----- THE DATA -----
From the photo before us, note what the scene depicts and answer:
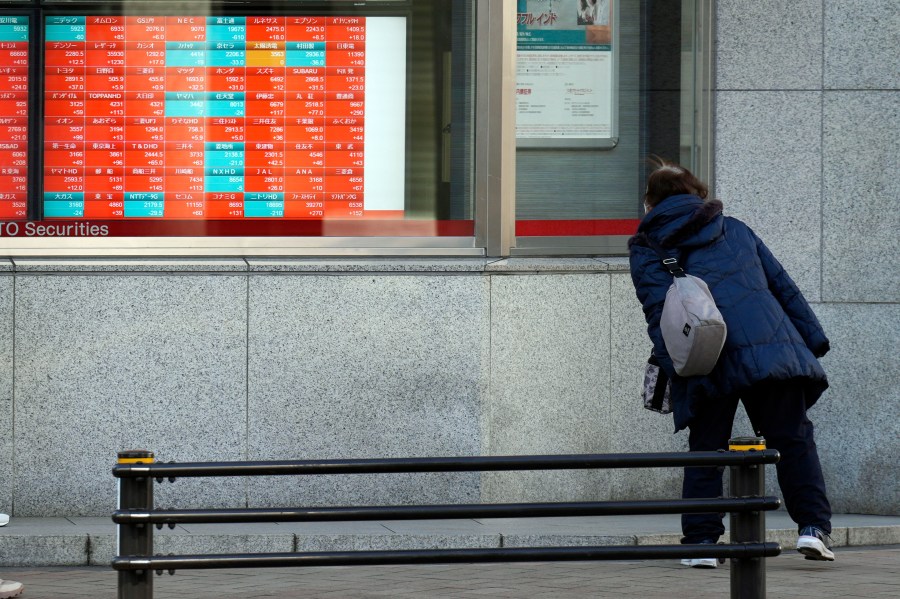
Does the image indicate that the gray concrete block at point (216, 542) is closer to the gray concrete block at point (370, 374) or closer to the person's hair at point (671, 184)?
the gray concrete block at point (370, 374)

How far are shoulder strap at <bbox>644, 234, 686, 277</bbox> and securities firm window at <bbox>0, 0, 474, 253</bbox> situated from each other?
6.56 ft

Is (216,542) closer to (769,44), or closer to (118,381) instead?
(118,381)

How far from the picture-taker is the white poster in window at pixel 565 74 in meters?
7.94

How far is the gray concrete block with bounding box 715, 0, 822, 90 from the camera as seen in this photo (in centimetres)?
789

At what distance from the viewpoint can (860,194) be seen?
787cm

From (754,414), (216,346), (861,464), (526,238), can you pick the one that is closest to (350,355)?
(216,346)

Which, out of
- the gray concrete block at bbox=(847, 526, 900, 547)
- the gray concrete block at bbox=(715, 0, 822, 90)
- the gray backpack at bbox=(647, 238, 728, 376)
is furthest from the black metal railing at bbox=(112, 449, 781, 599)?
the gray concrete block at bbox=(715, 0, 822, 90)

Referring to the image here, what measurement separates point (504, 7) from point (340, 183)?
138 centimetres

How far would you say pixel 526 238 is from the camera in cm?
791

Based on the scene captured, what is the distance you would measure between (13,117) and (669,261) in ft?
13.1

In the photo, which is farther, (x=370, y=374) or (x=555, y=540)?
(x=370, y=374)

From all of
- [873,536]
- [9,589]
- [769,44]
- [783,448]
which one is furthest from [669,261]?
[9,589]

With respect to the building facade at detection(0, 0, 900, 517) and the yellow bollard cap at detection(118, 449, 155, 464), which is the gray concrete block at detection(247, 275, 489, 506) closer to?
the building facade at detection(0, 0, 900, 517)

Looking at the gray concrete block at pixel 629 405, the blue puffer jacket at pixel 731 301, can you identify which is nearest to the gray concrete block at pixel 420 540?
the blue puffer jacket at pixel 731 301
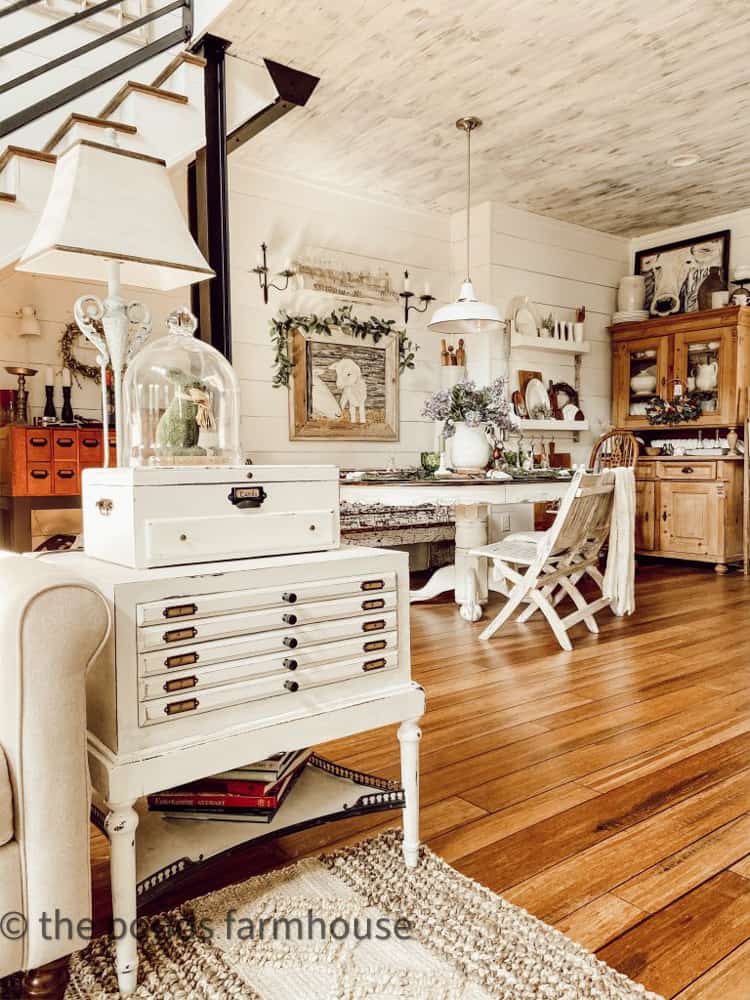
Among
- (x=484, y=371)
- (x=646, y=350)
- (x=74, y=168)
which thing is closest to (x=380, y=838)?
(x=74, y=168)

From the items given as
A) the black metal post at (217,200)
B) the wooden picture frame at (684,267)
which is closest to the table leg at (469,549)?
the black metal post at (217,200)

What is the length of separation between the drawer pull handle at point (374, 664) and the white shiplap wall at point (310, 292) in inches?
150

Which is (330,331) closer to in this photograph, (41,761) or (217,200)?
(217,200)

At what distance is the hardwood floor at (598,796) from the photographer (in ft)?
4.54

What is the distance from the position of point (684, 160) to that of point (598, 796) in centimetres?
490

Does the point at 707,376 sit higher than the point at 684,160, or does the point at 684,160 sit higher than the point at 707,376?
the point at 684,160

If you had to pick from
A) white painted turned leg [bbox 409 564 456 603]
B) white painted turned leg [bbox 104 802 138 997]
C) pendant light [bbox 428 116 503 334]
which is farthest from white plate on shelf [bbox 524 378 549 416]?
white painted turned leg [bbox 104 802 138 997]

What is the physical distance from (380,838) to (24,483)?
308 centimetres

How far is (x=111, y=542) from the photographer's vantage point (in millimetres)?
1385

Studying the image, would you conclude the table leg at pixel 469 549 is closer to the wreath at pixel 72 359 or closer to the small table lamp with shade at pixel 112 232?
the wreath at pixel 72 359

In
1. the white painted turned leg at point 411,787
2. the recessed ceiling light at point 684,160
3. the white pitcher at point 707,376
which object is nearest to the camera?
the white painted turned leg at point 411,787

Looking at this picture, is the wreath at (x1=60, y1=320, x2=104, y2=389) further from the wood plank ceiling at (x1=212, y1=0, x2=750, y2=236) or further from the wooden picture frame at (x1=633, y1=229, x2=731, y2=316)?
the wooden picture frame at (x1=633, y1=229, x2=731, y2=316)

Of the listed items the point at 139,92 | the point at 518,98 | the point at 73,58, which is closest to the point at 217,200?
the point at 139,92

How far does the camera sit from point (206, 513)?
4.49ft
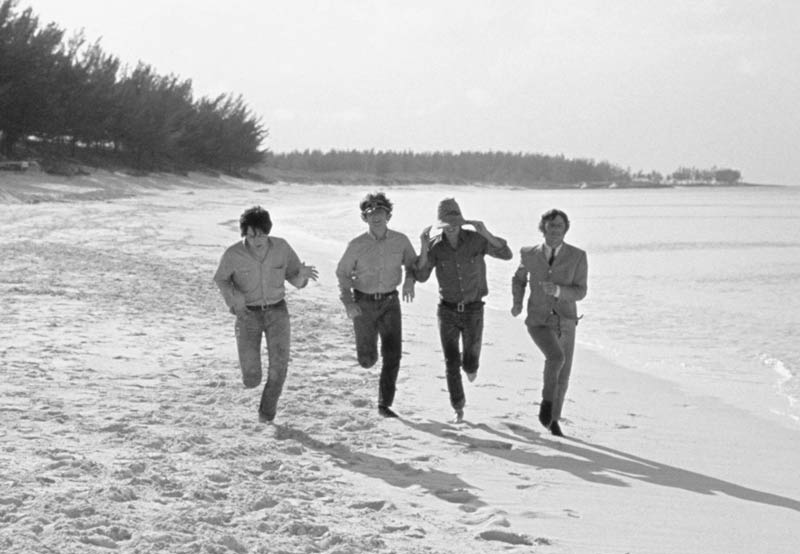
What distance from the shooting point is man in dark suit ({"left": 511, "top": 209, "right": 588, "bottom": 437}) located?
6254 millimetres

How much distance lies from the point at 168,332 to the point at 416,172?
12692 cm

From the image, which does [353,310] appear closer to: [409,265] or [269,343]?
[409,265]

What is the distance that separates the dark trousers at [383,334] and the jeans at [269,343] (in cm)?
57

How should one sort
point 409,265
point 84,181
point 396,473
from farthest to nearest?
point 84,181
point 409,265
point 396,473

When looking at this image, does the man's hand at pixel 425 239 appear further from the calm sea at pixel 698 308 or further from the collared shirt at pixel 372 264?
the calm sea at pixel 698 308

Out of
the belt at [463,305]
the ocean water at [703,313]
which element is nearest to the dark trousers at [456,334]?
the belt at [463,305]

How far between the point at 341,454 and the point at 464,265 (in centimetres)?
162

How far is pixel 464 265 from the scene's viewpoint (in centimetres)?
666

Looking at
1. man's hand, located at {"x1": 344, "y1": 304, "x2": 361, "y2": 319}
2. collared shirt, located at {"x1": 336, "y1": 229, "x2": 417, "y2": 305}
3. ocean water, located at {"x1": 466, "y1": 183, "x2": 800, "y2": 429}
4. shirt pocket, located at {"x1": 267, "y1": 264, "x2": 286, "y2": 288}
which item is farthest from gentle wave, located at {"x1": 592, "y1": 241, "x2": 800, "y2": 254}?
shirt pocket, located at {"x1": 267, "y1": 264, "x2": 286, "y2": 288}

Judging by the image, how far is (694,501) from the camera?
-----
Update all of the records above by replacing "picture-taker" with "photographer" and keeping everything else unchanged. Leave the pictures out of your answer.

▶ CORRECT ANSWER:
From the photo before us, note what the scene depicts and answer:
Does the image indicate that the gray concrete block at point (216, 542) is closer to the gray concrete block at point (370, 374) or closer to the person's hair at point (671, 184)?
the gray concrete block at point (370, 374)

How far are shoulder strap at <bbox>644, 234, 686, 277</bbox> and securities firm window at <bbox>0, 0, 474, 253</bbox> situated from each other?
6.56 ft

Is (216,542) closer to (769,44), or closer to (118,381) instead?
(118,381)

How far from the photographer is the white poster in window at pixel 565 74 in meters?
7.94

How far is the gray concrete block with bounding box 715, 0, 822, 90 from the camera as seen in this photo (in centimetres)?
789

At what distance from the viewpoint can (860,194) be seen?
787cm

From (754,414), (216,346), (861,464), (526,238), can you pick the one that is closest to (350,355)?
(216,346)

Which, out of
- the gray concrete block at bbox=(847, 526, 900, 547)
- the gray concrete block at bbox=(715, 0, 822, 90)
- the gray backpack at bbox=(647, 238, 728, 376)
is furthest from the black metal railing at bbox=(112, 449, 781, 599)?
the gray concrete block at bbox=(715, 0, 822, 90)

Referring to the image here, what measurement separates point (504, 7) from point (340, 183)?
138 centimetres

How far would you say pixel 526 238 is from the camera in cm?
791

Based on the scene captured, what is the distance you would measure between (13,117) and (669,261) in ft?
13.1

In the photo, which is farther, (x=370, y=374) or (x=555, y=540)?
(x=370, y=374)

From all of
- [873,536]
- [9,589]
- [769,44]
- [783,448]
which one is furthest from [669,261]?
[9,589]

With respect to the building facade at detection(0, 0, 900, 517) and the yellow bollard cap at detection(118, 449, 155, 464), which is the gray concrete block at detection(247, 275, 489, 506) closer to?
the building facade at detection(0, 0, 900, 517)

Looking at the gray concrete block at pixel 629 405, the blue puffer jacket at pixel 731 301, can you identify which is nearest to the gray concrete block at pixel 420 540?
the blue puffer jacket at pixel 731 301
Among
- (x=484, y=371)
- (x=646, y=350)
- (x=74, y=168)
which thing is closest to (x=380, y=838)?
(x=74, y=168)

From the items given as
A) the black metal post at (217,200)
B) the wooden picture frame at (684,267)
which is closest to the table leg at (469,549)?
the black metal post at (217,200)

What is the length of separation between the drawer pull handle at point (374, 664) and the white shiplap wall at point (310, 292) in inches?
150

Which is (330,331) closer to in this photograph, (41,761) or (217,200)?
(217,200)

At what distance is the hardwood floor at (598,796) from the photographer (in ft)?
4.54

What is the distance from the position of point (684, 160) to that of point (598, 796) in centimetres?
490

Does the point at 707,376 sit higher than the point at 684,160, or does the point at 684,160 sit higher than the point at 707,376?
the point at 684,160

If you had to pick from
A) white painted turned leg [bbox 409 564 456 603]
B) white painted turned leg [bbox 104 802 138 997]
C) pendant light [bbox 428 116 503 334]
which is farthest from white plate on shelf [bbox 524 378 549 416]?
white painted turned leg [bbox 104 802 138 997]

What is the physical distance from (380,838) to (24,483)?
308 centimetres

How far is (x=111, y=542) from the photographer's vantage point (in millimetres)?
1385

Studying the image, would you conclude the table leg at pixel 469 549 is closer to the wreath at pixel 72 359 or closer to the small table lamp with shade at pixel 112 232?
the wreath at pixel 72 359

In
1. the white painted turned leg at point 411,787
2. the recessed ceiling light at point 684,160
3. the white pitcher at point 707,376
which object is nearest to the camera?
the white painted turned leg at point 411,787

Looking at this picture, is the wreath at (x1=60, y1=320, x2=104, y2=389) further from the wood plank ceiling at (x1=212, y1=0, x2=750, y2=236) or further from the wooden picture frame at (x1=633, y1=229, x2=731, y2=316)?
the wooden picture frame at (x1=633, y1=229, x2=731, y2=316)

Of the listed items the point at 139,92 | the point at 518,98 | the point at 73,58, which is closest to the point at 217,200?
the point at 139,92

How far does the camera sit from point (206, 513)?
4.49ft
What distance from the shooting point is man in dark suit ({"left": 511, "top": 209, "right": 588, "bottom": 437}) located?
6254 millimetres

How much distance lies from the point at 168,332 to the point at 416,172?
12692 cm

From the image, which does [353,310] appear closer to: [409,265] or [269,343]?
[409,265]

What is the distance that separates the dark trousers at [383,334] and the jeans at [269,343] (in cm)?
57

How should one sort
point 409,265
point 84,181
point 396,473
from farthest to nearest?
point 84,181
point 409,265
point 396,473

When looking at this image, does the man's hand at pixel 425 239 appear further from the calm sea at pixel 698 308 or further from the collared shirt at pixel 372 264?
the calm sea at pixel 698 308

Out of
the belt at [463,305]
the ocean water at [703,313]
which element is nearest to the dark trousers at [456,334]?
the belt at [463,305]

How far between the point at 341,454 and the point at 464,265 (in centimetres)?
162

How far is pixel 464 265 from the scene's viewpoint (in centimetres)?
666

Looking at
1. man's hand, located at {"x1": 344, "y1": 304, "x2": 361, "y2": 319}
2. collared shirt, located at {"x1": 336, "y1": 229, "x2": 417, "y2": 305}
3. ocean water, located at {"x1": 466, "y1": 183, "x2": 800, "y2": 429}
4. shirt pocket, located at {"x1": 267, "y1": 264, "x2": 286, "y2": 288}
which item is farthest from gentle wave, located at {"x1": 592, "y1": 241, "x2": 800, "y2": 254}?
shirt pocket, located at {"x1": 267, "y1": 264, "x2": 286, "y2": 288}

Judging by the image, how far is (694,501) from the camera?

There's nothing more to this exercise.